STRs are also known as microsatellites and simple sequence repeats (SSRs). A tandem repeat is a sequence that is repeated end to end in the same orientation. STRs are 2 to 6 base pair DNA sequences tandemly repeated a few times.

For example, the sequence TCACATCACATCACATCACATCACA is a five-fold repeat of the sequence TCACA. There are dinucleotide, trinucleotide, four-nucleotide, five-nucleotide and six-nucleotide STRs in the human genome.

Microsatellite analysis can be done using a single-copy DNA to serve as a PCR primer pair specific for each marker locus. In contrast with RFLPs that have only one or two alleles in a population, STRs have a much larger number of alleles which can be detected in a population analysis.

Consequently, STRs have a higher proportion of heterozygotes which makes them more suitable for mapping purposes. Polymorphisms in STRs is common in populations which makes them valuable tools in genetic mapping.

4. Variable Number Tandem Repeats:

VNTRs, also called minisatellite markers, the repeat unit is a little larger than in STRs, from seven to a few tens of base pairs long. The VNTR loci in humans are 1 to 5 kilo-base sequences containing repeat units about 15 to 100 nucleotides long. VNTR loci also show polymorphisms. Due to the greater length of VNTR repeats that makes PCR unsuitable, analysis of VNTRs relies on restriction digestion and Southern blotting.

The entire genomic DNA is cut with a restriction enzyme which cuts on either side of the VNTR locus, but does not have a target site within the VNTR arrays, followed by Southern blotting. The VNTR specific probe against a particular repeat sequence of the VNTR locus, will bind at all locations of the repeat sequence in the genome, resulting in a large number of different sized fragments.

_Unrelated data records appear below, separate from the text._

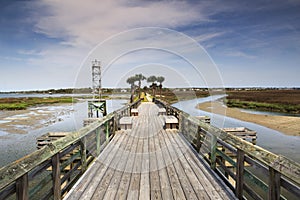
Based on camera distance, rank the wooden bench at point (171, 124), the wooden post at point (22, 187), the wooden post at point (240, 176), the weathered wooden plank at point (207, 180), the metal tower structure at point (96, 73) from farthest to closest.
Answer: the metal tower structure at point (96, 73) < the wooden bench at point (171, 124) < the weathered wooden plank at point (207, 180) < the wooden post at point (240, 176) < the wooden post at point (22, 187)

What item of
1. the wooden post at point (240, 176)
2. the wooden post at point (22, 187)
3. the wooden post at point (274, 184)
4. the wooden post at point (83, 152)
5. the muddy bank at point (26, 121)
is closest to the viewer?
the wooden post at point (22, 187)

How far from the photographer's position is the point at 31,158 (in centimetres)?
210

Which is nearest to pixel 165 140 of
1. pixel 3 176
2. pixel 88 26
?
pixel 3 176

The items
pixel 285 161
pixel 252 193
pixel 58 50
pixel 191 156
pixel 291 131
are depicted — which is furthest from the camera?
pixel 58 50

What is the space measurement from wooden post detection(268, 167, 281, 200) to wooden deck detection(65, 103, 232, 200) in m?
0.92

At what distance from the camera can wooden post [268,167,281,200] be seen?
2.09m

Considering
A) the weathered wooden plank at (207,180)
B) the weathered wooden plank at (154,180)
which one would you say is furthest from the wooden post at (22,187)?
the weathered wooden plank at (207,180)

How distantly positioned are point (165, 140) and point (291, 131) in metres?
13.8

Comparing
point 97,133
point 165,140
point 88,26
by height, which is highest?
point 88,26

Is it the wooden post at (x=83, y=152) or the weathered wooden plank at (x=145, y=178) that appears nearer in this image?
the weathered wooden plank at (x=145, y=178)

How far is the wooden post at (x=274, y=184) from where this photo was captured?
2094 millimetres

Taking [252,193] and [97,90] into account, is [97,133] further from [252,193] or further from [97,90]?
[97,90]

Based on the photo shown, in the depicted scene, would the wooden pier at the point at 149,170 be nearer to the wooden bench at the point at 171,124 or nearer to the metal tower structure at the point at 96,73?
the wooden bench at the point at 171,124

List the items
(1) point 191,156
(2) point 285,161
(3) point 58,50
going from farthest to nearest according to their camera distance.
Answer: (3) point 58,50 < (1) point 191,156 < (2) point 285,161
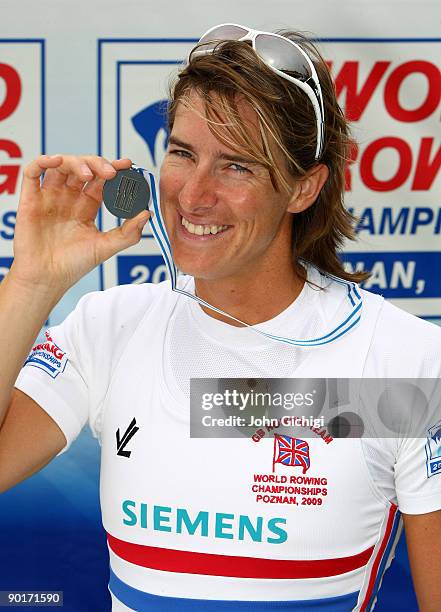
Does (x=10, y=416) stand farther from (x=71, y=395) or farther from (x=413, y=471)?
(x=413, y=471)

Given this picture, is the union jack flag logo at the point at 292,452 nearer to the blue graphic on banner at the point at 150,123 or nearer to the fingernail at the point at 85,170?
the fingernail at the point at 85,170

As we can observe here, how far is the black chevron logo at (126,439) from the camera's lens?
1.50m

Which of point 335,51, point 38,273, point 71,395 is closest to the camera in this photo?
point 38,273

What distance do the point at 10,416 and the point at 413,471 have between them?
67cm

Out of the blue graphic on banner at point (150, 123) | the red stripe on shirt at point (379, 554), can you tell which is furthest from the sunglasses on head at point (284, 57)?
the blue graphic on banner at point (150, 123)

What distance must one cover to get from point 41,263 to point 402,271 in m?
1.20

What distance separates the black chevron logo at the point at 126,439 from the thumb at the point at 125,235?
11.5 inches

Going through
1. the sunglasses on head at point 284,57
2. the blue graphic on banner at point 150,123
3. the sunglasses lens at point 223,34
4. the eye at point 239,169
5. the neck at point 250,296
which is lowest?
the neck at point 250,296

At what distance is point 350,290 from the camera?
1.56 m

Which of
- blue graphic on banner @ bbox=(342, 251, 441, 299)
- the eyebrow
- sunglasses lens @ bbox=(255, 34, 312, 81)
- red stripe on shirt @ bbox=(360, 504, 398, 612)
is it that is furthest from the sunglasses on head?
blue graphic on banner @ bbox=(342, 251, 441, 299)

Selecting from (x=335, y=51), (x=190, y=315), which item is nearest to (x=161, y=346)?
(x=190, y=315)

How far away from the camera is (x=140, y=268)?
2.31 meters

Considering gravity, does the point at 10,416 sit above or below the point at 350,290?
below

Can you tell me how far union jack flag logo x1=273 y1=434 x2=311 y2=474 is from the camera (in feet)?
4.75
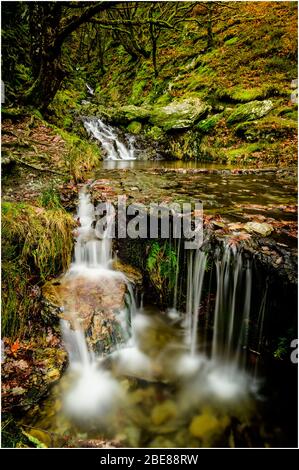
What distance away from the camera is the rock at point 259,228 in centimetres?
335

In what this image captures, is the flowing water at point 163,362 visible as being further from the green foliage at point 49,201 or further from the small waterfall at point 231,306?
the green foliage at point 49,201

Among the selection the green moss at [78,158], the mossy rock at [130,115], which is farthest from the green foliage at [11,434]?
the mossy rock at [130,115]

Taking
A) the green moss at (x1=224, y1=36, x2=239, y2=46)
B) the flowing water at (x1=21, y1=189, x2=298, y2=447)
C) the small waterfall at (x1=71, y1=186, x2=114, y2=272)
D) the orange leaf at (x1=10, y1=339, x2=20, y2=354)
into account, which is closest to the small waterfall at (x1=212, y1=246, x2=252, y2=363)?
the flowing water at (x1=21, y1=189, x2=298, y2=447)

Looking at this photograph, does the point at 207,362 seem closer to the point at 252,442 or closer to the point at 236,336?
the point at 236,336

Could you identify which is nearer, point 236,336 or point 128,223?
point 236,336

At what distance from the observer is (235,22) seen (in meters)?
13.7

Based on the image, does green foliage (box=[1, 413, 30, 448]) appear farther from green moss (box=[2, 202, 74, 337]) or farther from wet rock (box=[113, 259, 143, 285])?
wet rock (box=[113, 259, 143, 285])

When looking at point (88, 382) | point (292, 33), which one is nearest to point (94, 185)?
point (88, 382)

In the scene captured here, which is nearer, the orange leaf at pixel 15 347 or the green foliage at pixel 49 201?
the orange leaf at pixel 15 347

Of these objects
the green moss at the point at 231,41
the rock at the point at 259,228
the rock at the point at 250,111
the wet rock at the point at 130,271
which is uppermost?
the green moss at the point at 231,41

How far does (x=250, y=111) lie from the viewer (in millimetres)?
9367

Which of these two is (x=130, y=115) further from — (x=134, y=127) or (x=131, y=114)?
(x=134, y=127)

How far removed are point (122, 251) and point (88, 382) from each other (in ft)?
5.91

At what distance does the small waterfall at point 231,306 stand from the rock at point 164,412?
0.78 meters
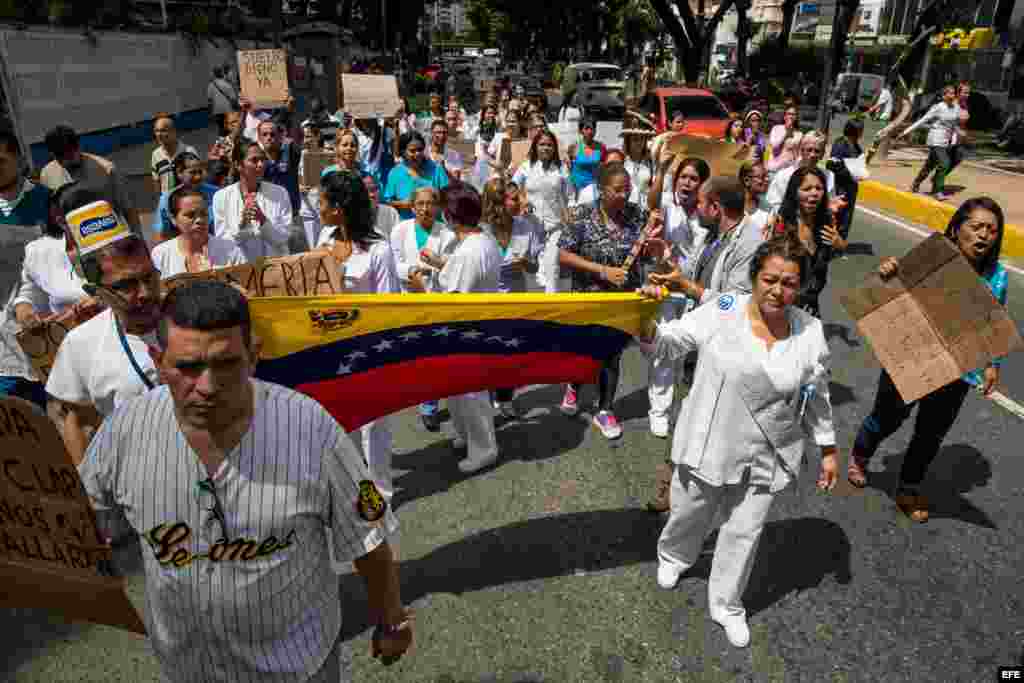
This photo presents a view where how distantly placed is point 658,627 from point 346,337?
6.53ft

The number of tandem repeats is variable from one individual to the other, therefore Southern blot provides a distinct distinguishing pattern of fragments for a single individual. These patterns are also referred to as DNA fingerprints. The technique finds useful application in identification of individuals and in deciding parentage.

5. Microsatellite Markers:

Variable numbers of di-nucleotides repeated in tandem, called microsatellite markers, are dispersed in the genome. The most common type are CA and the complementary GT repeats. Probes are designed for detection of DNA regions surrounding individual microsatellite repeats by using PCR.

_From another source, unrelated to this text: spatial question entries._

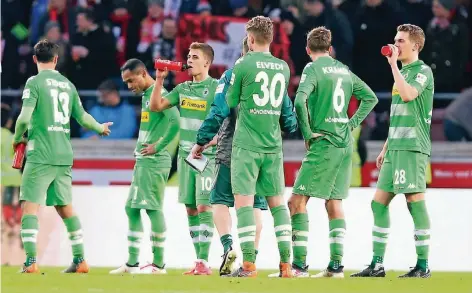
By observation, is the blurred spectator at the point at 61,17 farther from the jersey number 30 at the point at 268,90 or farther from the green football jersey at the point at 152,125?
the jersey number 30 at the point at 268,90

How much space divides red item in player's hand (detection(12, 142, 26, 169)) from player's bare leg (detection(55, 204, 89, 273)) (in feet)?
1.97

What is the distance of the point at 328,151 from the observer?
1087 cm

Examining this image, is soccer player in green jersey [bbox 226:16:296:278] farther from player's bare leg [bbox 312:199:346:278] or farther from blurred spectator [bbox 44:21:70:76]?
blurred spectator [bbox 44:21:70:76]

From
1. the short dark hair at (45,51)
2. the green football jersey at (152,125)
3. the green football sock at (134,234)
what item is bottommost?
the green football sock at (134,234)

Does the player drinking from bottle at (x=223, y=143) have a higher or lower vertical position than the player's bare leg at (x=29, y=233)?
higher

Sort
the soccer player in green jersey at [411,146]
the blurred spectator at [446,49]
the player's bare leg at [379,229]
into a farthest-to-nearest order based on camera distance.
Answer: the blurred spectator at [446,49], the player's bare leg at [379,229], the soccer player in green jersey at [411,146]

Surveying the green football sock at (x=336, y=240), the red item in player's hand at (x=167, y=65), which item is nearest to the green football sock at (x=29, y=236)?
the red item in player's hand at (x=167, y=65)

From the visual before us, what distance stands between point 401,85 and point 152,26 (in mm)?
8572

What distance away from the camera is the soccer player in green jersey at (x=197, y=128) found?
11836 millimetres

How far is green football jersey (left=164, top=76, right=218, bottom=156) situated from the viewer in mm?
Result: 11867

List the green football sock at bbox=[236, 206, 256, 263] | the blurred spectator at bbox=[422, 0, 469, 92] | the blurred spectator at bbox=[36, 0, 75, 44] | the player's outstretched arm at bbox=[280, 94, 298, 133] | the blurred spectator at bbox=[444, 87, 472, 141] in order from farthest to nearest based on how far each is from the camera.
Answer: the blurred spectator at bbox=[36, 0, 75, 44], the blurred spectator at bbox=[422, 0, 469, 92], the blurred spectator at bbox=[444, 87, 472, 141], the player's outstretched arm at bbox=[280, 94, 298, 133], the green football sock at bbox=[236, 206, 256, 263]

The procedure is explained by taking the example of human DNA as follows. Human genomic DNA is subjected to restriction digestion by an enzyme such as Alu l, that will result in fragments about 400 base pairs in length. The fragments are cloned into a vector and Southern blotting is carried out.

To identify genomic inserts that contain CA/GT di-nucleotides, probes specific for these di-nucleotides are used. Sequence of the positive clones is determined, on the basis of which PCR primers are designed that will hybridise with single-copy DNA sequences flanking the specific tandemly repeated microsatellite sequences. PCR amplification is carried out using these primer pairs and genomic DNA.

Thus, if any size variation exists in the stretch of tandemly repeated microsatellite sequence, it would be detected through gel electrophoresis of the DNAs from different individuals. The size variations may differ among the different individuals, all these variations could be determined. A size variation results in amplification product of a different size and represents a marker allele.

6. Randomly Amplified Polymorphic DNA:

RAPDs are based on random PCR amplification. The procedure is carried out by randomly designing primers for PCR which will amplify several different regions of the genome by chance. Such a primer results in amplification of only those DNA regions that have near them, inverted copies of the primer’s own sequence.

The PCR products consist of DNA bands representing different sizes of the amplified DNA. The set of amplified DNA fragments is called randomly amplified polymorphic DNA (RAPD). Certain bands may be unique for an individual and can serve as DNA markers in mapping analysis.